Begin Selected excerpt

Thursday, August 28, 2008
Good recipe
Saturday, August 23, 2008
Please, you must like the minestrone!
When the babysitter tried it, she liked it, so I sent her home with two large containers. And I still had a giant bowl left. When I tried it, it seemed to have a sour taste. I don’t know why my cooking isn’t turning out lately. I go through all the effort to prepare something only to pawn it off on others. It might be a new recipe source that is not reliable. Or maybe it’s a mistake to count a clove of the large, organic garlic I get at the farm as a standard clove (it’s probably more like 2 or 3).
I did realize the soup I’d pureed for River turned out pretty chunky. Maybe, just maybe, the texture, not the taste, bothered him. So I took what was left and pureed it well, filling another 6 bottles. Nineteen bottles now in the fridge. I really, really hope he likes it.
Today my husband gave him lunch. I asked how River ate.
“He really liked the big bottle of orange stuff,” he said.
“The soup?”
“I guess so.”
“Yay!” He likes minestrone after all.
Friday, August 22, 2008
Drowning in Vegetables
Even after the minestrone, I have a bunch of vegetables I need to use quickly and the freezer is beginning to overflow. Ratatouille is next on the menu. Help!!!
Wednesday, July 23, 2008
Summer Recipes for Baby
· Blended cantaloupe and blueberries
This one doesn’t come from local produce, but we copied the idea from a friend and both of our babies love it:
Avocado with banana
As for meat (chicken and beef) we’re finding it works better in small quantities (such as a casserole with some chicken in it) rather than trying to blend up chicken with something else. The texture is too stringy if it’s largely meat.
An Easy Guide to Homemade Baby Food
If you prefer to feed your baby fresh food but are concerned it will be a lot of work, here are a few tips to make it easy.

End Selected excerpt
Begin Dataset rows

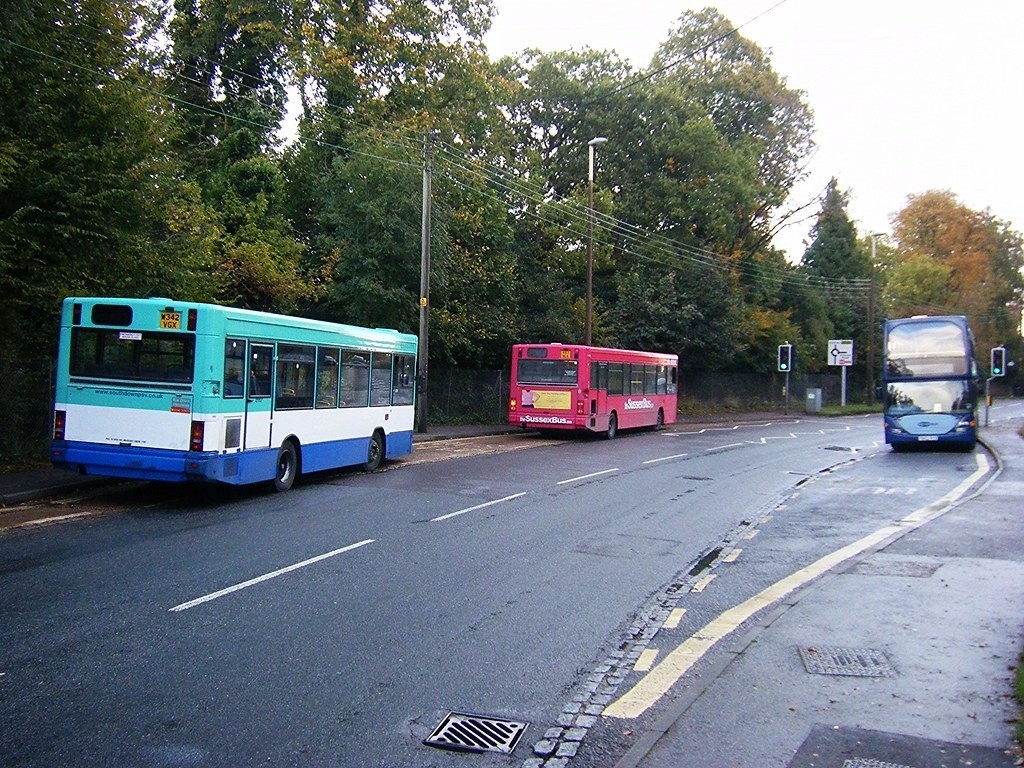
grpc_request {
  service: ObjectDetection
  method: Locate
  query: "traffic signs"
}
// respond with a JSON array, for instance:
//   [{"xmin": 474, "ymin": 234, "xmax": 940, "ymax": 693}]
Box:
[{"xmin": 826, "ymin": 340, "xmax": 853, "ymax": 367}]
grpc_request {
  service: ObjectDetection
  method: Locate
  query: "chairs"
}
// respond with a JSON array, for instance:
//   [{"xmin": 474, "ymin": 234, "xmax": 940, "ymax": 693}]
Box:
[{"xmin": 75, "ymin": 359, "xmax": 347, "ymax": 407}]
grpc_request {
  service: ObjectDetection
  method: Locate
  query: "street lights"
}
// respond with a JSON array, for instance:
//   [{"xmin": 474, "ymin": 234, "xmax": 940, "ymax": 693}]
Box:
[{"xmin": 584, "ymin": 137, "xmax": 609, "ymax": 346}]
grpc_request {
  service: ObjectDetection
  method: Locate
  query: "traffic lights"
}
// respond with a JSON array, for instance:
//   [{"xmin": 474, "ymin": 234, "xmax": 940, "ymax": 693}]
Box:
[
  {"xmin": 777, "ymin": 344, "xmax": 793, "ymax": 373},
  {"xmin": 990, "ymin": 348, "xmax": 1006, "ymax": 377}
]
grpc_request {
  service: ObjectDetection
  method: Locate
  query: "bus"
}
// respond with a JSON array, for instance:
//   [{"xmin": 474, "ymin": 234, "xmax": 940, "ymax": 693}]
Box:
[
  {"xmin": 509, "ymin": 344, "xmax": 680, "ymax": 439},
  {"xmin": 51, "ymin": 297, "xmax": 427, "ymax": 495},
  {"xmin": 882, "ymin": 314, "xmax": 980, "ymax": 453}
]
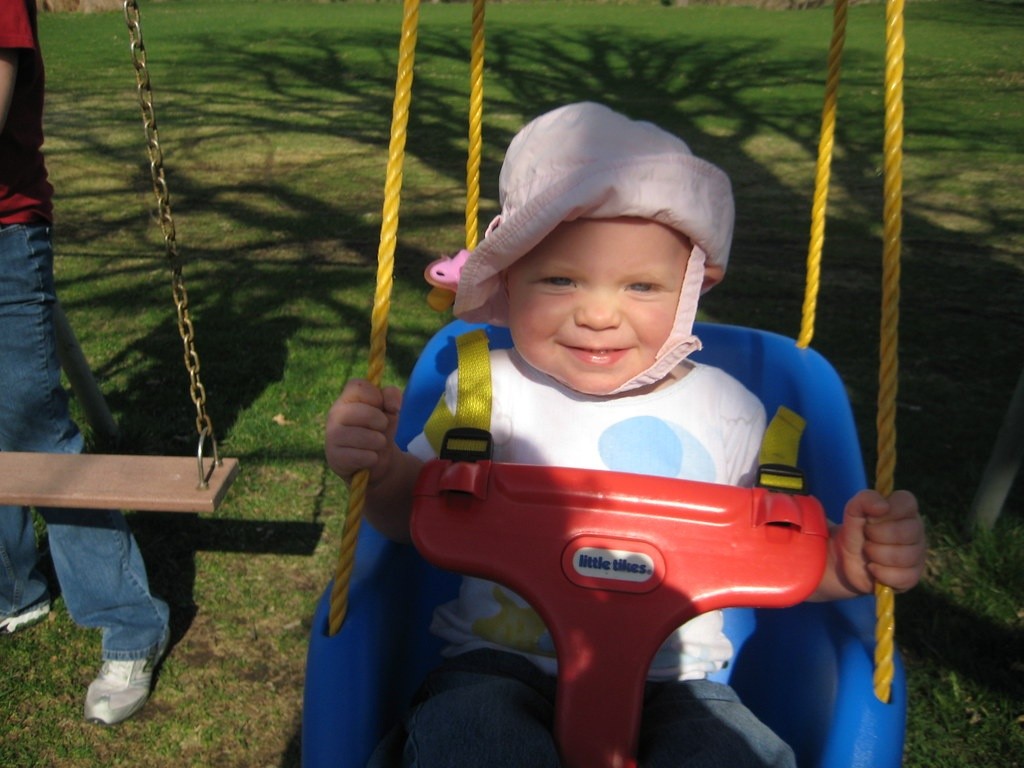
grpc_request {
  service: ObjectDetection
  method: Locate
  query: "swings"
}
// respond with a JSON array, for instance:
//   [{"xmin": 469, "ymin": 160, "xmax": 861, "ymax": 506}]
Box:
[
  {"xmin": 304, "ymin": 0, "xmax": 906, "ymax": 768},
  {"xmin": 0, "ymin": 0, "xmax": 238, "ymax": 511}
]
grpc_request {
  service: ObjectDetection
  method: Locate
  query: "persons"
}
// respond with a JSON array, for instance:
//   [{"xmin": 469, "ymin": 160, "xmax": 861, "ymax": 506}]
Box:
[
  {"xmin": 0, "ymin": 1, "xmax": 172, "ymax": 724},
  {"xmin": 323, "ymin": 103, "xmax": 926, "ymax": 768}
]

End Dataset rows

Problems and tasks.
1/ According to the baby food blog excerpt, why do chicken and beef work better in small quantities, such as a casserole with some chicken in it, than blended with something else?
2/ Quote the baby food blog excerpt starting with "Wednesday, July 23, 2008" and going on through "it’s largely meat.".

Exercise responses.
1/ The texture turns out too stringy when the food is largely meat.

2/
Wednesday, July 23, 2008
Summer Recipes for Baby
· Blended cantaloupe and blueberries
This one doesn’t come from local produce, but we copied the idea from a friend and both of our babies love it:
Avocado with banana
As for meat (chicken and beef) we’re finding it works better in small quantities (such as a casserole with some chicken in it) rather than trying to blend up chicken with something else. The texture is too stringy if it’s largely meat.